[Zu erledigende Aufgaben]:
1: Gib aus dem Text zur Sorgfaltspflicht den Abschnitt von „Die Sorgfaltspflicht ist“ bis „einschlägiger Gesetzesinitiativen unterscheiden.“ wortgetreu wieder.
2: Auf welche Produkte bezieht sich laut dem Text zur Sorgfaltspflicht die zweite der dort genannten EU-Verordnungen?
3: Schreibe den Text zur Sorgfaltspflicht im Anschluss an seinen letzten Satz weiter.

[Auszug aus Dokument]:
########################################

Das Konzept der Sorgfaltspflicht beruht auf den Empfehlungen und Grundsätzen, die von den Vereinten Nationen, der OECD (Organisation für wirtschaftliche Zusammenarbeit und Entwicklung) und der ILO (Internationale Arbeitsorganisation) ausgearbeitet und auf internationaler Ebene vereinbart wurden. Diese Texte haben in einer Reihe von Bereichen den Grundstein für die internationale Anerkennung der Verantwortung von Unternehmen gelegt: etwa gegenüber den Gebieten, in denen sie tätig sind, den Menschen, auf die sie Auswirkungen haben, den Arbeitnehmern, die sie beschäftigen. Im Laufe der Zeit wurde diese Dynamik durch verschiedene rechtliche und normative Instrumente auf der ganzen Welt verstärkt.
Was besagt das Gesetz über die Sorgfaltspflicht?
Die Sorgfaltspflicht ist mittlerweile Gegenstand mehrerer geltender oder in Vorbereitung befindlicher Rechtsvorschriften auf der ganzen Welt. Man kann drei Hauptkategorien einschlägiger Gesetzesinitiativen unterscheiden.
Die Veröffentlichung von Informationen
Nach einigen Gesetzen müssen Unternehmen über ihre Bemühungen zur Bewältigung der mit ihrer Tätigkeit verbundenen Risiken berichten. Dazu gehören beispielsweise das kalifornische Gesetz über Transparenz in Lieferketten, das britische und das australische Gesetz über moderne Sklaverei sowie die EU-Richtlinie über die Nachhaltigkeitsberichterstattung von Unternehmen (CSRD).
Die produktspezifische Sorgfaltspflicht
Diese Gesetze verlangen von Unternehmen, ihre Sorgfaltspflicht in Bezug auf bestimmte Waren, Produkte oder Prozesse auszuüben und darüber Bericht zu erstatten. Dazu gehören der Dodd–Frank Act über Mineralien aus Konfliktgebieten sowie zwei EU-Verordnungen. Die erste dieser Verordnungen betrifft Importeure von Zinn, Tantal, Wolfram und Gold aus Konflikt- oder Hochrisikogebieten. Die zweite bezieht sich auf Produkte, die mit Entwaldung und Waldschädigung in Verbindung stehen.
Branchenübergreifende Gesetze zur Sorgfaltspflicht
Diese Gesetze beziehen sich auf das Verhalten von Unternehmen, einschließlich Beschaffung, Produktion und der gesamten Wertschöpfungskette. Dazu gehören insbesondere drei Gesetze – je eines in Frankreich, Norwegen und Deutschland – über die Sorgfaltspflicht für Unternehmen ab einer bestimmten Größe.

########################################

[Gezeigtes Material]:

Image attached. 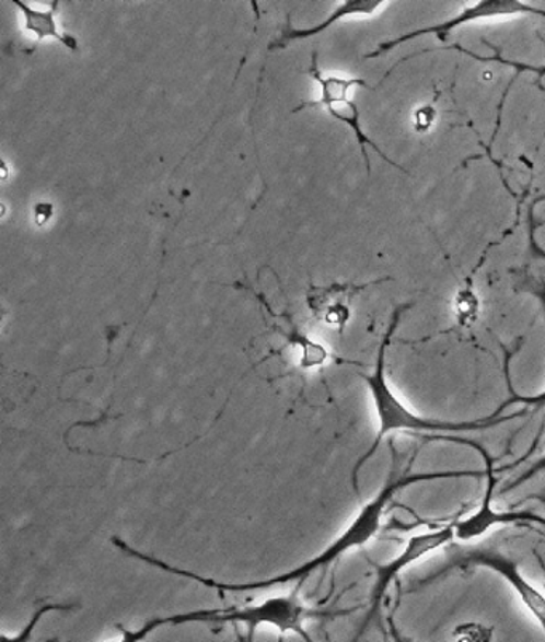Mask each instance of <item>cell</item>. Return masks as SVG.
Instances as JSON below:
<instances>
[{
    "instance_id": "obj_1",
    "label": "cell",
    "mask_w": 545,
    "mask_h": 642,
    "mask_svg": "<svg viewBox=\"0 0 545 642\" xmlns=\"http://www.w3.org/2000/svg\"><path fill=\"white\" fill-rule=\"evenodd\" d=\"M453 477H467V471H442V474L437 471V474L419 475L392 474L389 480L385 481L380 494L360 510L359 515L350 523V526L344 530L335 542L328 545L318 557L298 565L293 571L283 572V574L274 575V577L264 579V581L224 583L214 579V581L210 582V588L218 590V592H259V590H269L274 588V586L287 585V583L304 581L312 572L332 564L333 561L338 560L339 557H343L344 553L352 550V548L363 547V545L370 542L376 536L378 530L381 529L385 506L389 505V502L394 499V495L401 489L415 485V482L444 480V478Z\"/></svg>"
},
{
    "instance_id": "obj_2",
    "label": "cell",
    "mask_w": 545,
    "mask_h": 642,
    "mask_svg": "<svg viewBox=\"0 0 545 642\" xmlns=\"http://www.w3.org/2000/svg\"><path fill=\"white\" fill-rule=\"evenodd\" d=\"M325 612L308 609L298 598L297 592L287 596H276L259 604L232 609H199L190 612L172 614V616L152 617L140 628H125L117 625L120 638L113 642H146L155 631L163 627H178L187 623H243L248 630L258 627H272L280 637L291 631L300 634L305 642H312L304 623L311 619L325 617Z\"/></svg>"
},
{
    "instance_id": "obj_3",
    "label": "cell",
    "mask_w": 545,
    "mask_h": 642,
    "mask_svg": "<svg viewBox=\"0 0 545 642\" xmlns=\"http://www.w3.org/2000/svg\"><path fill=\"white\" fill-rule=\"evenodd\" d=\"M406 307H398L392 317L391 326L385 332L384 341L381 343L380 352H378L376 367L373 374L363 376L367 382L368 390H370L371 398H373L374 409H376L378 421H380V430H378L376 439L371 444L370 450L360 457L352 471L353 491L359 494V474L363 465L367 464L371 457L376 454L381 442L389 435V433L397 432V430H409V432L422 433H456V432H478V430L489 429V427L501 425L507 421L519 418V415L506 416V418H498V412H501L506 406H502L495 416L489 418L478 419V421H439V419H426L421 416L413 415L408 408L395 397L394 392L389 387L387 380H385V353H387L389 343H391L392 335L397 329L398 322H401L402 314Z\"/></svg>"
},
{
    "instance_id": "obj_4",
    "label": "cell",
    "mask_w": 545,
    "mask_h": 642,
    "mask_svg": "<svg viewBox=\"0 0 545 642\" xmlns=\"http://www.w3.org/2000/svg\"><path fill=\"white\" fill-rule=\"evenodd\" d=\"M513 15L545 16V10L536 9V7L527 5V3L517 2V0H485V2H478L475 3V5L467 7V9L463 10L460 15L444 21V23L425 27V30L411 31V33H406L404 36L397 37V39L384 42V44H381L373 54L368 55V58L381 57V55L387 54L389 50L397 47V45L418 39V37L427 36V34H436V36L443 37L444 34L451 33V31L463 26L465 23Z\"/></svg>"
},
{
    "instance_id": "obj_5",
    "label": "cell",
    "mask_w": 545,
    "mask_h": 642,
    "mask_svg": "<svg viewBox=\"0 0 545 642\" xmlns=\"http://www.w3.org/2000/svg\"><path fill=\"white\" fill-rule=\"evenodd\" d=\"M456 539L454 536V523L448 524L442 529L430 530V533L419 534V536H413L411 539L406 544L405 550L398 555L395 560L387 562V564L380 565L376 571V583H374L373 595H371V610L368 614L367 622L364 627L370 623L376 614L378 607L383 602L385 592H387L391 583L397 579V575L402 571H405L413 562L421 560L426 555L433 553L439 548L444 547ZM363 627V628H364Z\"/></svg>"
},
{
    "instance_id": "obj_6",
    "label": "cell",
    "mask_w": 545,
    "mask_h": 642,
    "mask_svg": "<svg viewBox=\"0 0 545 642\" xmlns=\"http://www.w3.org/2000/svg\"><path fill=\"white\" fill-rule=\"evenodd\" d=\"M478 453L484 456L486 467V488L485 495L482 499V506L475 515L468 516L463 522L454 523V536L460 540H474L484 536L491 527L498 524H509L520 522V520L533 518V513L513 512L499 513L495 512L491 506L492 494H495L496 477L492 471V457L488 451L478 444Z\"/></svg>"
},
{
    "instance_id": "obj_7",
    "label": "cell",
    "mask_w": 545,
    "mask_h": 642,
    "mask_svg": "<svg viewBox=\"0 0 545 642\" xmlns=\"http://www.w3.org/2000/svg\"><path fill=\"white\" fill-rule=\"evenodd\" d=\"M471 560L475 564L486 565V568L501 574L513 586L517 595L525 604L526 609L533 614L534 620L540 623L545 633V596L520 574L519 568L512 561L506 560L499 555L480 553V551L474 555Z\"/></svg>"
},
{
    "instance_id": "obj_8",
    "label": "cell",
    "mask_w": 545,
    "mask_h": 642,
    "mask_svg": "<svg viewBox=\"0 0 545 642\" xmlns=\"http://www.w3.org/2000/svg\"><path fill=\"white\" fill-rule=\"evenodd\" d=\"M384 3L385 2H381V0H350V2H344L343 5H339L338 9L329 15L328 20H325L324 23L317 24V26L309 27V30H294V27H291L290 21H288L287 30H283L279 39L274 40L272 44L269 45V50H282V48L287 47V45L291 44L293 40L309 39V37L317 36V34L324 33V31L328 30V27L332 26V24H335L336 21L346 19V16L373 15V13L378 12Z\"/></svg>"
},
{
    "instance_id": "obj_9",
    "label": "cell",
    "mask_w": 545,
    "mask_h": 642,
    "mask_svg": "<svg viewBox=\"0 0 545 642\" xmlns=\"http://www.w3.org/2000/svg\"><path fill=\"white\" fill-rule=\"evenodd\" d=\"M15 7L23 13L24 30L27 33L34 34L39 40L51 39L60 42L66 48L71 51H79V44L76 37L69 36V34H62L60 27H58L57 20H55V13L58 9V0H55L54 5L47 10H37L27 3L15 0Z\"/></svg>"
},
{
    "instance_id": "obj_10",
    "label": "cell",
    "mask_w": 545,
    "mask_h": 642,
    "mask_svg": "<svg viewBox=\"0 0 545 642\" xmlns=\"http://www.w3.org/2000/svg\"><path fill=\"white\" fill-rule=\"evenodd\" d=\"M309 75L314 81L321 83L322 96L317 101H309V103L301 104L300 107L294 109V113L305 109V107H328L335 103H341V101L349 100V90L352 86L362 85L368 86L362 79H343L335 78V75H328L325 78L321 72V68L317 65V54L312 55V65L309 68Z\"/></svg>"
},
{
    "instance_id": "obj_11",
    "label": "cell",
    "mask_w": 545,
    "mask_h": 642,
    "mask_svg": "<svg viewBox=\"0 0 545 642\" xmlns=\"http://www.w3.org/2000/svg\"><path fill=\"white\" fill-rule=\"evenodd\" d=\"M326 109H328V113L332 114V116L335 117V119L344 121V124L349 125V127L352 128L353 131H356V137L357 140H359L360 144L373 145V148L376 149L378 152H381L380 149H378L376 145L373 144V142H371L370 140H368L367 137H364L362 128H360L359 109H357V106L352 103V101H341V103L332 104V106L326 107Z\"/></svg>"
},
{
    "instance_id": "obj_12",
    "label": "cell",
    "mask_w": 545,
    "mask_h": 642,
    "mask_svg": "<svg viewBox=\"0 0 545 642\" xmlns=\"http://www.w3.org/2000/svg\"><path fill=\"white\" fill-rule=\"evenodd\" d=\"M71 609L72 606H69V604H44V606H40L39 609L33 614V617H31L30 622L26 623V627H24L23 630H20L19 633L13 634V637H9V634L3 631L2 637H0V642H31L37 625L44 620V617L47 616V614Z\"/></svg>"
},
{
    "instance_id": "obj_13",
    "label": "cell",
    "mask_w": 545,
    "mask_h": 642,
    "mask_svg": "<svg viewBox=\"0 0 545 642\" xmlns=\"http://www.w3.org/2000/svg\"><path fill=\"white\" fill-rule=\"evenodd\" d=\"M495 628L480 622L457 625L451 633V642H492Z\"/></svg>"
},
{
    "instance_id": "obj_14",
    "label": "cell",
    "mask_w": 545,
    "mask_h": 642,
    "mask_svg": "<svg viewBox=\"0 0 545 642\" xmlns=\"http://www.w3.org/2000/svg\"><path fill=\"white\" fill-rule=\"evenodd\" d=\"M478 305L477 296L471 291H463L454 302V314H456V320L460 322L461 326H471L478 318Z\"/></svg>"
},
{
    "instance_id": "obj_15",
    "label": "cell",
    "mask_w": 545,
    "mask_h": 642,
    "mask_svg": "<svg viewBox=\"0 0 545 642\" xmlns=\"http://www.w3.org/2000/svg\"><path fill=\"white\" fill-rule=\"evenodd\" d=\"M543 470H545V457L537 462V464H534L533 467H531L530 470H527L522 478H519V480L510 482L509 488H507V491H510V489L515 488V486L522 485L523 481L530 480V478L536 477V475Z\"/></svg>"
},
{
    "instance_id": "obj_16",
    "label": "cell",
    "mask_w": 545,
    "mask_h": 642,
    "mask_svg": "<svg viewBox=\"0 0 545 642\" xmlns=\"http://www.w3.org/2000/svg\"><path fill=\"white\" fill-rule=\"evenodd\" d=\"M387 625L392 642H413V640H409L408 637H405V634L402 633L401 628L397 627V623L394 622L392 617H389Z\"/></svg>"
},
{
    "instance_id": "obj_17",
    "label": "cell",
    "mask_w": 545,
    "mask_h": 642,
    "mask_svg": "<svg viewBox=\"0 0 545 642\" xmlns=\"http://www.w3.org/2000/svg\"><path fill=\"white\" fill-rule=\"evenodd\" d=\"M540 296H541V300H543V304H544V307H545V288H544V291H541ZM527 401L533 402V405H534V402H543V405H544V402H545V394L540 395V397L527 398Z\"/></svg>"
},
{
    "instance_id": "obj_18",
    "label": "cell",
    "mask_w": 545,
    "mask_h": 642,
    "mask_svg": "<svg viewBox=\"0 0 545 642\" xmlns=\"http://www.w3.org/2000/svg\"><path fill=\"white\" fill-rule=\"evenodd\" d=\"M253 634H255V630H248L245 638H242L241 642H253Z\"/></svg>"
},
{
    "instance_id": "obj_19",
    "label": "cell",
    "mask_w": 545,
    "mask_h": 642,
    "mask_svg": "<svg viewBox=\"0 0 545 642\" xmlns=\"http://www.w3.org/2000/svg\"><path fill=\"white\" fill-rule=\"evenodd\" d=\"M534 245V249H536L537 253H540L541 256H543V258L545 259V252L544 249H541L540 246L536 245V243L533 242Z\"/></svg>"
}]
</instances>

########################################

[Die Ergebnisse]:
1:
Die Sorgfaltspflicht ist mittlerweile Gegenstand mehrerer geltender oder in Vorbereitung befindlicher Rechtsvorschriften auf der ganzen Welt. Man kann drei Hauptkategorien einschlägiger Gesetzesinitiativen unterscheiden.

2: Auf Produkte, die mit Entwaldung und Waldschädigung in Verbindung stehen.

3:
Kürzlich kam die Richtlinie der Europäischen Union über die Sorgfaltspflichten von Unternehmen im Hinblick auf Nachhaltigkeit (CSDDD) hinzu. Am 15. März 2024 bestätigten die Mitgliedstaaten des Europäischen Rates diesen Text mit dem Ziel, die Verantwortung von Unternehmen für die Einhaltung der Menschen- und Umweltrechte in ihrer gesamten Wertschöpfungskette auszubauen. Die CSDDD (Corporate Sustainability Due Diligence Directive) betrifft Unternehmen mit mehr als 1.000 Beschäftigten und einem Umsatz ab 450 Millionen Euro. Darunter fallen beinahe 5.300 Unternehmen.
Die Sorgfaltspflicht, mehr als nur eine Verpflichtung
Die Sorgfaltspflicht ist nicht nur eine gesetzliche Vorgabe, sondern auch aus wesentlichen Gründen von entscheidender Bedeutung, auch für den Fortbestand von Unternehmen.
Die Menschenrechte achten
Die Achtung der Menschenrechte gehört zu den universellen Grundsätzen, die für Unternehmen von zentraler Bedeutung sein müssen. Aufgrund der Sorgfaltspflicht können die Risiken von Menschenrechtsverletzungen durch die Tätigkeit von Unternehmen und in deren Lieferkette erkannt und Vorbeugemaßnahmen ergriffen werden.
Die Umwelt erhalten
Der Umweltschutz ist weltweit ein wichtiges Anliegen und reagiert auf die vielfältigen Herausforderungen von Klimawandel, Entwaldung, Umweltverschmutzung usw. Die Sorgfaltspflicht verpflichtet Unternehmen, die Umweltauswirkungen ihrer Tätigkeit zu bewerten und zu verringern und so einen nachhaltigeren Umgang mit den Naturressourcen und eine Reduzierung der Umweltbelastung zu fördern.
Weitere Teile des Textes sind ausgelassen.